Veo y siento su vergüenza, la de contar algo tan íntimo, que nunca se atrevió a revelar ni a sus amigos más cercanos de esa época o a su primera esposa. Eso ocurre cuando la violencia y el miedo se vuelven parte de tu ADN y tu agresor te hace creer que te merecés cada uno de esos golpes. Para un violento, un cinto no es suficiente y entonces puede seguir un cable reforzado o una percha de metal. Pero lo que más hiere, en realidad, es el odio, la ira en la mirada, además de la absoluta convicción en cada golpe de que lo que hace está bien.

¿Por qué? ¿Qué puede llevar a un padre a ejercer semejante violencia contra su propio hijo? Cuando tenés hijes, sobrines, cuando vivís en contacto con niñxs, estas situaciones cobran otra dimensión. ¿Cómo un padre puede ser capaz de lastimar así a un hijo? Muchas noches busqué respuestas en mi cabeza: ¿cómo un ser humano puede ser tan cruel?

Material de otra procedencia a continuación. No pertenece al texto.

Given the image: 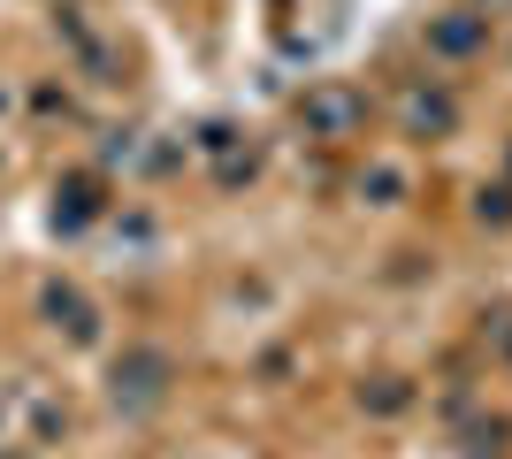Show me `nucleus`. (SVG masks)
<instances>
[{"label": "nucleus", "instance_id": "1", "mask_svg": "<svg viewBox=\"0 0 512 459\" xmlns=\"http://www.w3.org/2000/svg\"><path fill=\"white\" fill-rule=\"evenodd\" d=\"M299 123H306V138H360L367 131V92L360 85H344V77H321V85H306V100H299Z\"/></svg>", "mask_w": 512, "mask_h": 459}, {"label": "nucleus", "instance_id": "2", "mask_svg": "<svg viewBox=\"0 0 512 459\" xmlns=\"http://www.w3.org/2000/svg\"><path fill=\"white\" fill-rule=\"evenodd\" d=\"M169 383H176V360H169V352H161V345H130L123 360H115V383H107V391H115L123 414H153V406L169 398Z\"/></svg>", "mask_w": 512, "mask_h": 459}, {"label": "nucleus", "instance_id": "3", "mask_svg": "<svg viewBox=\"0 0 512 459\" xmlns=\"http://www.w3.org/2000/svg\"><path fill=\"white\" fill-rule=\"evenodd\" d=\"M428 54H444V62H474L482 46H490V8H444V16H428Z\"/></svg>", "mask_w": 512, "mask_h": 459}, {"label": "nucleus", "instance_id": "4", "mask_svg": "<svg viewBox=\"0 0 512 459\" xmlns=\"http://www.w3.org/2000/svg\"><path fill=\"white\" fill-rule=\"evenodd\" d=\"M398 123H406V138H451L459 131V100H451L444 85H413L406 108H398Z\"/></svg>", "mask_w": 512, "mask_h": 459}, {"label": "nucleus", "instance_id": "5", "mask_svg": "<svg viewBox=\"0 0 512 459\" xmlns=\"http://www.w3.org/2000/svg\"><path fill=\"white\" fill-rule=\"evenodd\" d=\"M39 306H46V322L62 329L69 345H100V306H92L77 284H46V299H39Z\"/></svg>", "mask_w": 512, "mask_h": 459}, {"label": "nucleus", "instance_id": "6", "mask_svg": "<svg viewBox=\"0 0 512 459\" xmlns=\"http://www.w3.org/2000/svg\"><path fill=\"white\" fill-rule=\"evenodd\" d=\"M360 406H367V414H406V406H413L406 375H375V383L360 391Z\"/></svg>", "mask_w": 512, "mask_h": 459}, {"label": "nucleus", "instance_id": "7", "mask_svg": "<svg viewBox=\"0 0 512 459\" xmlns=\"http://www.w3.org/2000/svg\"><path fill=\"white\" fill-rule=\"evenodd\" d=\"M474 222L482 230H512V184H482L474 192Z\"/></svg>", "mask_w": 512, "mask_h": 459}, {"label": "nucleus", "instance_id": "8", "mask_svg": "<svg viewBox=\"0 0 512 459\" xmlns=\"http://www.w3.org/2000/svg\"><path fill=\"white\" fill-rule=\"evenodd\" d=\"M360 192H375V207H398V199H406V169H390V161H375V169L360 176Z\"/></svg>", "mask_w": 512, "mask_h": 459}, {"label": "nucleus", "instance_id": "9", "mask_svg": "<svg viewBox=\"0 0 512 459\" xmlns=\"http://www.w3.org/2000/svg\"><path fill=\"white\" fill-rule=\"evenodd\" d=\"M505 437H512V421L490 414V421H474V429H467V452L474 459H505Z\"/></svg>", "mask_w": 512, "mask_h": 459}, {"label": "nucleus", "instance_id": "10", "mask_svg": "<svg viewBox=\"0 0 512 459\" xmlns=\"http://www.w3.org/2000/svg\"><path fill=\"white\" fill-rule=\"evenodd\" d=\"M482 337H490V345H512V306H490V314H482Z\"/></svg>", "mask_w": 512, "mask_h": 459}, {"label": "nucleus", "instance_id": "11", "mask_svg": "<svg viewBox=\"0 0 512 459\" xmlns=\"http://www.w3.org/2000/svg\"><path fill=\"white\" fill-rule=\"evenodd\" d=\"M0 459H31V452H0Z\"/></svg>", "mask_w": 512, "mask_h": 459}, {"label": "nucleus", "instance_id": "12", "mask_svg": "<svg viewBox=\"0 0 512 459\" xmlns=\"http://www.w3.org/2000/svg\"><path fill=\"white\" fill-rule=\"evenodd\" d=\"M505 360H512V345H505Z\"/></svg>", "mask_w": 512, "mask_h": 459}, {"label": "nucleus", "instance_id": "13", "mask_svg": "<svg viewBox=\"0 0 512 459\" xmlns=\"http://www.w3.org/2000/svg\"><path fill=\"white\" fill-rule=\"evenodd\" d=\"M482 8H490V0H482Z\"/></svg>", "mask_w": 512, "mask_h": 459}]
</instances>
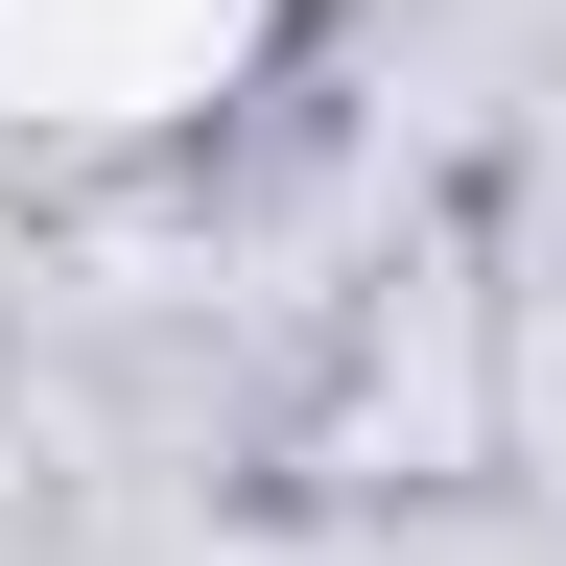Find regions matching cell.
<instances>
[{"label": "cell", "mask_w": 566, "mask_h": 566, "mask_svg": "<svg viewBox=\"0 0 566 566\" xmlns=\"http://www.w3.org/2000/svg\"><path fill=\"white\" fill-rule=\"evenodd\" d=\"M260 48V0H0V95L24 118H189Z\"/></svg>", "instance_id": "obj_1"}]
</instances>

Estoy segura de que contar ayuda, primero, a soltar y segundo, a sanar las heridas. Rescato la valentía de Guillermo, por todo lo que significa denunciar a tu propio padre, que fue capaz de todas esas atrocidades. Podría haber quedado en su entorno. Podría haber hablado solo con quienes son familia y amigos y haberlo soltado en un círculo privado. Su decisión de hacerlo público, exponerse así frente a la prensa, es generosa: busca ayudar a otres para que no vivan lo mismo. Dejar de naturalizar la violencia disfrazada de exigencia que nos imponían hace muchos años. «Porque nuestros padres nos enseñaban a los golpes», te decían. Como si eso justificara algo.

Hoy, el abuso infantil se condena. Como adultos tenemos la responsabilidad de cuidar, educar, proteger y amar a nuestrxs hijes. Hay que poner el acento en todas las instituciones deportivas y educativas para que las violencias sean cosas del pasado.

Guillermo, celebro tu valentía y te agradezco. Ojalá esta serie ayude a las nuevas generaciones a que estas violencias se terminen. Te envío un fuerte abrazo a la distancia, y ojalá algún día pueda cruzarte y dártelo en persona.